I need some help proving several questions. I got really stuck at these and don't know where to begin. Other than that, these type of questions seem to come out often in my tests so I really need some help. Here we go;

1. n is a prime => n^2 + n + 1

2. The interior angle of a regular polygon with n sides is (2n-4)/n right angles.

3. Given that p and q are odd numbers p^2 + q^2 cannot be divisible by 4.

Thanks in advance. Explanation of steps would be nice but i can learn from step by step solution if needed.
• Oct 23rd 2008, 06:00 AM
batman
1. What do you mean? for n=2,3 and 5 n^2+n+1 is prime but for n=7 it isn't.

2. See Math Online Tutoring, Geometry Online Tutoring

3. You know p mod 4 = 1 or 3 and q mod 4 = 1 or 3, so that p^2 mod 4 = q^2 mod 4 = 1 and q^2+p^2 mod 4 =2.
• Oct 23rd 2008, 06:35 AM
kalagota
Quote:

Originally Posted by Kebex
Greetings,

I need some help proving several questions. I got really stuck at these and don't know where to begin. Other than that, these type of questions seem to come out often in my tests so I really need some help. Here we go;

1. n is a prime => n^2 + n + 1

2. The interior angle of a regular polygon with n sides is (2n-4)/n right angles.

3. Given that p and q are odd numbers p^2 + q^2 cannot be divisible by 4.
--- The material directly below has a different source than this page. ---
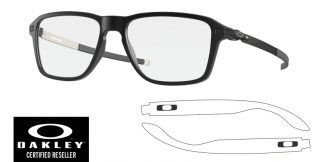 Oakley Eyeglasses 8166 WHEEL HOUSE Original Replacement Arms-Temples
Thanks in advance. Explanation of steps would be nice but i can learn from step by step solution if needed.

1 doesn't make sense to me.. what about n^2 + n + 1?

ok, for number 3.. any odd number can be represented by 2k + 1 where k is an integer.. so squaring it will give you 4k^2 + 4k + 1.. so what happens when you add the squares of two odd number? you can do it.. :)

for number two.. you shall observe that the measure of an interior angle of a regular n-gon is given by (180 degrees)(n-2)/n.. but 180 degrees is equivalent to 2 right angles.. and there you go, your desired conclusion follows..

PS. sorry, i usually don't give a complete solution.. it would be better if the student would understand the process by himself and be able to finish the solution that has been started.. i firmly believe that you will be able to do it.. :)